First, I built an LXC and installed NGINX and ddclient to manage keeping my CloudFlare domain names mapped to the dynamic IP address provided by my ISP. I installed Debian and used apt to install NGINX and ddclient. I created and installed an SSL certificate from CloudFlare to allow secure communication. Lastly, I added a simple test web site and confirmed that I could access it externally.
I then installed VDO.Ninja as a local website and set up a proxy through to an instance of LeanTime that I have been using to track my internal projects. I added a couple of domain names and confirmed that they resolved correctly through the proxy. I do have additional services that I will expose in the future, but this is enough for now.
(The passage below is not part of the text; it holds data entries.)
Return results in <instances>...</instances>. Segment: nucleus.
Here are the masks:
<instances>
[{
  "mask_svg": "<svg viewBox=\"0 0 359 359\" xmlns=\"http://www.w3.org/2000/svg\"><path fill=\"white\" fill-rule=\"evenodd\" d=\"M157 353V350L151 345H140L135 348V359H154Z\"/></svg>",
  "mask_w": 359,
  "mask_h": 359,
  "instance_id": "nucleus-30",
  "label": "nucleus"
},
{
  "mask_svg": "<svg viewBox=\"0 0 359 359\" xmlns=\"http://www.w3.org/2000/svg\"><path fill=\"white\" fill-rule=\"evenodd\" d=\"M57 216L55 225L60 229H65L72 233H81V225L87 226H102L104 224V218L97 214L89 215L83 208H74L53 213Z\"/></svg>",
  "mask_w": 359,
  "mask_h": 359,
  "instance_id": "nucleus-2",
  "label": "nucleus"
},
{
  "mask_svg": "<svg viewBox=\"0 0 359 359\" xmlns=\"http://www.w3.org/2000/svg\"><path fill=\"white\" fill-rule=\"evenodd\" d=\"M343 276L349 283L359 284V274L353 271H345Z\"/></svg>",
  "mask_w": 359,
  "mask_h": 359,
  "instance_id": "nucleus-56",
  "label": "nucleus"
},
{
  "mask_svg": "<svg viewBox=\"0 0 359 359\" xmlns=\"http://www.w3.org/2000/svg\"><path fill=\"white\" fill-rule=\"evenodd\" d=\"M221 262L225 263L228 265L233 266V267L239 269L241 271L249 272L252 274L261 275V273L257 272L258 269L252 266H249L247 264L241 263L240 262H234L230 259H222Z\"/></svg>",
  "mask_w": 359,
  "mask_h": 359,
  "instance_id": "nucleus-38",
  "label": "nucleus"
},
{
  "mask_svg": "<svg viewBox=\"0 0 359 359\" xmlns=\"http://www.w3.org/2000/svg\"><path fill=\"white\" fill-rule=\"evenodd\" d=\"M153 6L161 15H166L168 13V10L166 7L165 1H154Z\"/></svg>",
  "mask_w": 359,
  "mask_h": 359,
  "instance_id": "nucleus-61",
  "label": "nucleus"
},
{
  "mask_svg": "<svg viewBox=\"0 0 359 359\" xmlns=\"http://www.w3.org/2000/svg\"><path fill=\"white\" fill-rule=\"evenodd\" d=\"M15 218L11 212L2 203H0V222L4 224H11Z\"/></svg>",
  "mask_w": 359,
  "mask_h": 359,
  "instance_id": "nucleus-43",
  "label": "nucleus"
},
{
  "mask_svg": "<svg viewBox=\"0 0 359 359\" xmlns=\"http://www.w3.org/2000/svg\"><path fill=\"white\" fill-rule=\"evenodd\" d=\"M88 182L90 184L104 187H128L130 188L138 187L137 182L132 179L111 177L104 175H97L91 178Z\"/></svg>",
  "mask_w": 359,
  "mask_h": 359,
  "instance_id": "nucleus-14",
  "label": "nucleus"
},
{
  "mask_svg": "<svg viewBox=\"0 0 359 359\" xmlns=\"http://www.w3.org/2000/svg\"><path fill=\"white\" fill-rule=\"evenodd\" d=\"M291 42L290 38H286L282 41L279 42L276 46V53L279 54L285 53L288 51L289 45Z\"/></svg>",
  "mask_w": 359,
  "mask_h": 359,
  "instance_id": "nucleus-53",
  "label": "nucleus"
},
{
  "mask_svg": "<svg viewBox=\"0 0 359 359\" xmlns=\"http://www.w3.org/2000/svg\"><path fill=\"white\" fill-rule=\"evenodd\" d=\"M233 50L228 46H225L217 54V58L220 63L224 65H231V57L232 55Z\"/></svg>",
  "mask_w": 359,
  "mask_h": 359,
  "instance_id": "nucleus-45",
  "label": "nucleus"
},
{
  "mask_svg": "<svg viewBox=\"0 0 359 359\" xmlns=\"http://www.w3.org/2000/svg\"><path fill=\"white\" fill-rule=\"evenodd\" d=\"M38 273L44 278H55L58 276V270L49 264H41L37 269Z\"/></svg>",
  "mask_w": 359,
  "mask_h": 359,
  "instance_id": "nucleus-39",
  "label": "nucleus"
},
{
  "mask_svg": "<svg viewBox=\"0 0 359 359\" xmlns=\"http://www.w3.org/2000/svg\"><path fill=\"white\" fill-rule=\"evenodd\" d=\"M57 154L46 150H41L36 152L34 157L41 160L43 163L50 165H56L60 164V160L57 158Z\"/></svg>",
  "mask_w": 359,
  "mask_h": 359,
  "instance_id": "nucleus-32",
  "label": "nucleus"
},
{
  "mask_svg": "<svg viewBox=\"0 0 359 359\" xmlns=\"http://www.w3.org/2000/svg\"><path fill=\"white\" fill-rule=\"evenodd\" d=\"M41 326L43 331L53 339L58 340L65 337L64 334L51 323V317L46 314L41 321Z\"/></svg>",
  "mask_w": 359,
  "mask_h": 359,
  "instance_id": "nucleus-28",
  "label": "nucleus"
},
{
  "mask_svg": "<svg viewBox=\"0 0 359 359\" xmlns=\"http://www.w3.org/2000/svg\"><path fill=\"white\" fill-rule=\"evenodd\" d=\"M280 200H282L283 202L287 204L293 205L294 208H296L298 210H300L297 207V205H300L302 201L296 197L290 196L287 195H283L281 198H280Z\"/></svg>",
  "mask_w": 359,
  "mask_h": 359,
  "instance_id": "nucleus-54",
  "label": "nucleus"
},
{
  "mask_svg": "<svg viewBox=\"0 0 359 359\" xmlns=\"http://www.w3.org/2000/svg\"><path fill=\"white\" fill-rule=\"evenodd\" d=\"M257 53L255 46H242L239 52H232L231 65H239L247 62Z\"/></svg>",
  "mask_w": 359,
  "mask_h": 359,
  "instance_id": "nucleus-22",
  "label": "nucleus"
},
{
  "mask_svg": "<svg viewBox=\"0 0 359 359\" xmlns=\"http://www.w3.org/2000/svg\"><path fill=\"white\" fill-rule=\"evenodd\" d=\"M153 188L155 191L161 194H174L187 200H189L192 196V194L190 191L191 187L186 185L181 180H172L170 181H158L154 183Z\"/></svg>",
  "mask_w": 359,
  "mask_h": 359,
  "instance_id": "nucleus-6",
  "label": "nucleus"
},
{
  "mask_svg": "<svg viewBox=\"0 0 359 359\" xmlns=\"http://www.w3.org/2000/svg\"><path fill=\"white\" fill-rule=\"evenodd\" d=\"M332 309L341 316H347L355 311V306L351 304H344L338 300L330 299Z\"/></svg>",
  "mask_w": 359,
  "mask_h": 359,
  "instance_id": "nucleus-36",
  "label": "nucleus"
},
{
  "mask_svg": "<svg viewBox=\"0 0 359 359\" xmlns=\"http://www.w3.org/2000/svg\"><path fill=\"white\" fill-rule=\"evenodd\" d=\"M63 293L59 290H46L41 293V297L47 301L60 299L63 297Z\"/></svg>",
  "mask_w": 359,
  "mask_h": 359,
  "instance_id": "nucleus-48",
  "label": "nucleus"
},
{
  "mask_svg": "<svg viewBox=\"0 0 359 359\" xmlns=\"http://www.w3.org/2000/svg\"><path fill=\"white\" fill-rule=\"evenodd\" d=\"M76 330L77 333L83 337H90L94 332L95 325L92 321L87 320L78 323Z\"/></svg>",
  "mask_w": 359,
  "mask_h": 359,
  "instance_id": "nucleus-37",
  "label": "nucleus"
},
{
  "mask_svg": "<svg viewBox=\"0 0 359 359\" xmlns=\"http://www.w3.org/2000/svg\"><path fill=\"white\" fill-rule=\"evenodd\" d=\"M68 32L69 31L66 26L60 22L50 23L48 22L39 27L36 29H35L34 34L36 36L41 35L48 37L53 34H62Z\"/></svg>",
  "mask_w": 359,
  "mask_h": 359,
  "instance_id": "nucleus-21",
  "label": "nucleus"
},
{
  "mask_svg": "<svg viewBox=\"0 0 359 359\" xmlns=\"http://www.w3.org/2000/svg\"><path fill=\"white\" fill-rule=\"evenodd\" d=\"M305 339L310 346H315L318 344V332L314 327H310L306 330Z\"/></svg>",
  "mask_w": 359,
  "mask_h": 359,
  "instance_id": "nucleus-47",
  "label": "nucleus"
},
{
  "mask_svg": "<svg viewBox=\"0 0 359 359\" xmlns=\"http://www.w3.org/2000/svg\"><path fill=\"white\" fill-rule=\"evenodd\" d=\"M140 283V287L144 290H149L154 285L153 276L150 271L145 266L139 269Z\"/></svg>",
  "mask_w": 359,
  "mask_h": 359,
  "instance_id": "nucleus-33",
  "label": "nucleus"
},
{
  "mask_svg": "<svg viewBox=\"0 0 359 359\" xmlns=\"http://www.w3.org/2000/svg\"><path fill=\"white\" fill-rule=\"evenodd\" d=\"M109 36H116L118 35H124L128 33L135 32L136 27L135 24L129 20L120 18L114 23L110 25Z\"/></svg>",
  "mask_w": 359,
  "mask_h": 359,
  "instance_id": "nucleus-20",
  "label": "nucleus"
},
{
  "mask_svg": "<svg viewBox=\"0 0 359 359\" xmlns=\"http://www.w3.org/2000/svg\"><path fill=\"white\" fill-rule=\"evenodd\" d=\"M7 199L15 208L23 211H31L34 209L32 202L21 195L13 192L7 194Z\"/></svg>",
As an aside, VDO.Ninja is going to be something I plan on using to help with production of the Cloud Talk Show going forward. It allows peer to peer connections for video streams that can be included in OBS Studio as sources. We have been using MS Teams to coordinate and record the shows and OBS to capture our program locally. We then have a producer mixing the different streams into a program that is uploaded to YouTube and published. The main issues are that MS Teams compresses video streams and greatly reduces the fidelity of the stream and the labor involved in mixing or producing the program.
I have built a Windows 11 VM with OBS installed on it to manage streams. As mentioned above, I am going to eventually expose the OBS WebSocket interface for the producer to interact with directly.